**Goal**
According to the forum post below about upgrading servers in Hong Kong, in what RAID configuration do the current standalone storage nodes run?

**Source passage**
^^^^
In 2022, at least in Hong Kong, I'm looking to dramatically reduce the total footprint of our servers, increase density, performance and management.

Our current infrastructure in HK has been built out over more than a decade. Many of our racks are still only connected to the 'core' over Gbit ethernet. Much of our equipment is running on Xeon E5s and DDR3.

Of course we're not going to throw these things out, but it seems like it's time for some new gear and try and replace our existing 'cloud' with the latest and greatest.

Our typical storage virtualisation nodes run Dual Xeon E5 with 128GB RAM, while our storage nodes run on single socket E5s, 32-64GB RAM, 8x 3.5" hostwap bays (some nodes are SSD, some HDD and some hybrid), and it's all connected together over 10G.

Anyone have any experience, and opinions on more modern gear? I'm especially interested in 100Gbit networking. I'm trying to come up with a highly robust solution with few bottleneck points. 10G networking definitely felt like a bottleneck, but upping to 100G will probably reveal other bottlenecks elsewhere in the system.

The emphasis on the new system is density, but not at the cost of complexity. We're not limited by space, and running a CEPH/Virtuozzo Storage like storage solution added considerable complexity, and seemingly also at a performance cost as well. Our current solution is to run numerous standalone storage nodes in RAID 10, with backup nodes and scheduled backups. At least for us, this turned out to be more reliable, faster, and easier (simpler) to manage. The cost of course is a great deal of disk waste, and general excess redundancy. That said, I'm still willing to use such a model as the reduced labour is probably worth the initial up front cost. As such, I'm expecting a pretty high upfront cost to build the first initial system.

Anyone with real world experience that can share some advice on building such a system?

Thanked by 1devp

Comments

  • SaahibSaahib Host Rep, Veteran

    I don't know what kind of answer you are expecting here but if are looking for advice from experience then I suppose @Francisco is pro in such stuff.

  • wdmgwdmg Member, LIR

    If you're looking to condense hypervisors and don't mind a fun setup...
^^^^
**Material**

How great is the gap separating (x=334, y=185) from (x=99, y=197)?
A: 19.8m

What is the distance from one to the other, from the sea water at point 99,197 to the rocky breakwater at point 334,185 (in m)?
^^^^
**Exercise answer**
RAID 10